10. O alargamento do acesso às redes digitais, indispensável para que não se gerem novas formas de exclusão, pode passar pela consideração de oportunidades associadas a open source software, pelo que o acompanhamento de experiências como as que hoje se desenvolvem no Brasil pode revestir-se de grande interesse, designadamente numa perspectiva de promoção estratégica da língua portuguesa no mundo. Acompanhar o debate sobre directivas comunitárias sobre a regulação do acesso ao software é uma exigência indeclinável.

11. O modelo de Governação tem de se adaptar à necessidade de dar respostas a problemas que, sendo cada vez mais multifacetados, interdependentes e transversais, envolvem simultaneamente cidadãos cada vez mais informados e exigentes.
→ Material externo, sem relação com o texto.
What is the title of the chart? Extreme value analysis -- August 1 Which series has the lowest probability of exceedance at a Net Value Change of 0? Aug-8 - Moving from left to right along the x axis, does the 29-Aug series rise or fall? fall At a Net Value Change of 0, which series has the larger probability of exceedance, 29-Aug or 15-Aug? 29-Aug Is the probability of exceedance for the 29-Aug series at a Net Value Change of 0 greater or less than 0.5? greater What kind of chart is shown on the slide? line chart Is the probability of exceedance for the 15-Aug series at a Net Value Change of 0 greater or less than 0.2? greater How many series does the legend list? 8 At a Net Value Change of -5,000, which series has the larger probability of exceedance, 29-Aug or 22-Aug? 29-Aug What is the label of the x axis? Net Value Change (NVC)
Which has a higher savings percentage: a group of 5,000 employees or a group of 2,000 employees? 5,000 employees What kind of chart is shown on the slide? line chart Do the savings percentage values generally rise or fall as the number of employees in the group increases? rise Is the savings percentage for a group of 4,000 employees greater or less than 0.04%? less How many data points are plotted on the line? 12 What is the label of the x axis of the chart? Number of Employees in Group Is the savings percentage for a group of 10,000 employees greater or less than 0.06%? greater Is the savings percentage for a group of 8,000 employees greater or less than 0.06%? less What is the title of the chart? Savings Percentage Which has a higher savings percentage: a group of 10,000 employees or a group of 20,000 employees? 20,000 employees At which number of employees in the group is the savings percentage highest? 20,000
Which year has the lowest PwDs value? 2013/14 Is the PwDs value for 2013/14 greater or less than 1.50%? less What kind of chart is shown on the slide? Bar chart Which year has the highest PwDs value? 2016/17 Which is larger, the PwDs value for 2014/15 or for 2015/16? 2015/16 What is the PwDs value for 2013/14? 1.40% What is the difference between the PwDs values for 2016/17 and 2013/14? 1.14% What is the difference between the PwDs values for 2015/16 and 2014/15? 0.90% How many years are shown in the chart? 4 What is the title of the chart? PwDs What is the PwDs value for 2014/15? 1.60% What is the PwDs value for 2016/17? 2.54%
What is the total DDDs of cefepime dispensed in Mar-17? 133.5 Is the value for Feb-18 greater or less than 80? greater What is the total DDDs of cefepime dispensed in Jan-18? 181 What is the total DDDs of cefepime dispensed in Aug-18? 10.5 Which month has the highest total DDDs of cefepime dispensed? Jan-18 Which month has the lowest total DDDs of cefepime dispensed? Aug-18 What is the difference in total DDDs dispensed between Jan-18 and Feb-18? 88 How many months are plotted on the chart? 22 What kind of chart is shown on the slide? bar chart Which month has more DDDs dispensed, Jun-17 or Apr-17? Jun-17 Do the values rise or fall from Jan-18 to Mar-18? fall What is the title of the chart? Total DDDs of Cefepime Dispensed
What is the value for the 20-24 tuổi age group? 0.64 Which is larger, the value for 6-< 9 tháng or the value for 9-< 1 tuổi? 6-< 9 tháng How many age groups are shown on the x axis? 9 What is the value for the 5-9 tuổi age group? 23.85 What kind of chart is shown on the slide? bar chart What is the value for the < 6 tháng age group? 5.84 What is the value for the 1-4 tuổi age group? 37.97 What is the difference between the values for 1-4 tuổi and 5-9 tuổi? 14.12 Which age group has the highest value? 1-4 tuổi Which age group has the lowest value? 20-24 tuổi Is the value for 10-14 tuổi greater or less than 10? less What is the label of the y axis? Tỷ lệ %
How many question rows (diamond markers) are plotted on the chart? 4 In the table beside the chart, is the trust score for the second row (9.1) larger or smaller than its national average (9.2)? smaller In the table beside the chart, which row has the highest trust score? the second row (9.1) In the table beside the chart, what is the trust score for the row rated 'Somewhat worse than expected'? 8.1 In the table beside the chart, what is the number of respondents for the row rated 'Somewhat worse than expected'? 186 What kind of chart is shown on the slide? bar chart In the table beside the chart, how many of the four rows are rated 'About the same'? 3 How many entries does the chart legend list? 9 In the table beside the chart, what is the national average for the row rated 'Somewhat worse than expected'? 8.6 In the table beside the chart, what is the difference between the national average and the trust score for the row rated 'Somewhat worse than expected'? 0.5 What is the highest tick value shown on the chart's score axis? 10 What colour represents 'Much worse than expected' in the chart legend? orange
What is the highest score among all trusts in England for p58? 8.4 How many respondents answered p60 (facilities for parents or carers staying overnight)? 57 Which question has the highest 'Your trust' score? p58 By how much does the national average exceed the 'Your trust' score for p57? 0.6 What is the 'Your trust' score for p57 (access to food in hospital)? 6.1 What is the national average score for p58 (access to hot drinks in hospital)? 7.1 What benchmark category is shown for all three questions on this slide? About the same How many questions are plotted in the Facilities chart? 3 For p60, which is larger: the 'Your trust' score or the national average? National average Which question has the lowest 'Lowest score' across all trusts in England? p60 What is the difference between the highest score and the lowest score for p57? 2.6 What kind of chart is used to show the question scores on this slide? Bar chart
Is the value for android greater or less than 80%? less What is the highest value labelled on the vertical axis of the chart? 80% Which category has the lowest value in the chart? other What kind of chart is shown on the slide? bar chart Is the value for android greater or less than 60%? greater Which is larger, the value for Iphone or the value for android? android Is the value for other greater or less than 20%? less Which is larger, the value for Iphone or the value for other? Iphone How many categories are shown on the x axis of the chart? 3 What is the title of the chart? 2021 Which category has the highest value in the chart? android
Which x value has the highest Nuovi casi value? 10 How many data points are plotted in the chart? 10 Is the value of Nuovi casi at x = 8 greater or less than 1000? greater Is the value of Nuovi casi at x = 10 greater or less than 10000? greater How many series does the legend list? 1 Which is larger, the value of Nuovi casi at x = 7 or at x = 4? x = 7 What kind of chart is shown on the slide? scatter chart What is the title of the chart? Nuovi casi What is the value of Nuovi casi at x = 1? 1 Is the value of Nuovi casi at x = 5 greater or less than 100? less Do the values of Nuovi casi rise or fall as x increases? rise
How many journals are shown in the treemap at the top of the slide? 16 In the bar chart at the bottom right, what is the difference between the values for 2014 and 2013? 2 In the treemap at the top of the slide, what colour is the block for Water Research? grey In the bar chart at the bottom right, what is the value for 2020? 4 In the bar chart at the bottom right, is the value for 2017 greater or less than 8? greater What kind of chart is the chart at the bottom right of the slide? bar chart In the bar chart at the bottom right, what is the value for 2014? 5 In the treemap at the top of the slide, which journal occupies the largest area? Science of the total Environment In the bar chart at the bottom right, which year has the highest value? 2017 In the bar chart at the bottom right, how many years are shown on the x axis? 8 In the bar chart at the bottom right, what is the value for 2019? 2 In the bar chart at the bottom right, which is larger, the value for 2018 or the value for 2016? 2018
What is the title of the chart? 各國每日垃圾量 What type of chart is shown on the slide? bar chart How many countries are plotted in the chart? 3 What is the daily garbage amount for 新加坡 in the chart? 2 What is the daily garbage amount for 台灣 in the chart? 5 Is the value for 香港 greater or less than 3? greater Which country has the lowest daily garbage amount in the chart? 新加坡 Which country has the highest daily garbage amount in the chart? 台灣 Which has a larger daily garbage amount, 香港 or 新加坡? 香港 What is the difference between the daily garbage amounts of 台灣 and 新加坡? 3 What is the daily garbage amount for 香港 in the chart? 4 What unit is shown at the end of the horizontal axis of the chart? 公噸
Neste sentido, e em nome do reforço da transparência e da participação democráticas, é indispensável que se estimulem formas de acesso on-line interactivo a dados da administração legalmente não-protegidos.

12. A intervenção estratégica do Estado no desenvolvimento da sociedade em rede e da economia digital passa pelo reforço e aperfeiçoamento do sistema científico e tecnológico, através nomeadamente do incremento da despesa em I&D e do incentivo persistente e permanentemente avaliado à inovação tecnológica das empresas. Impõe-se ainda o apoio à internacionalização desse sistema, de forma a promover o acesso a redes globais de excelência, nomeadamente em áreas de investigação relacionadas com prioridades estratégicas do País.

13. Ao fim destes dois dias de trabalho, em que pude beneficiar da companhia e do convívio intelectual de grandes especialistas sobre os processos sociais de passagem a uma sociedade de redes informacionais globais marcadas pela flexibilidade, fico sem dúvida bem mais esclarecido sobre o alcance das mudanças que se perfilam à nossa frente. Com tantas e tão expressivas referências à transformação dos modos de vida, dos usos do tempo pessoal, familiar e profissional, à reconfiguração dos espaços urbanos, às formas de recomposição identitária – para não falar senão em alguns dos fascinantes temas que aqui foram abordados - fico com a impressão que há, de facto, um novo mundo em gestação a que não podemos virar costas. Ele será melhor ou pior, mais ou menos admirável, conforme formos capazes de ajustar os modelos e práticas da Democracia aos desafios que nos estão a ser colocados.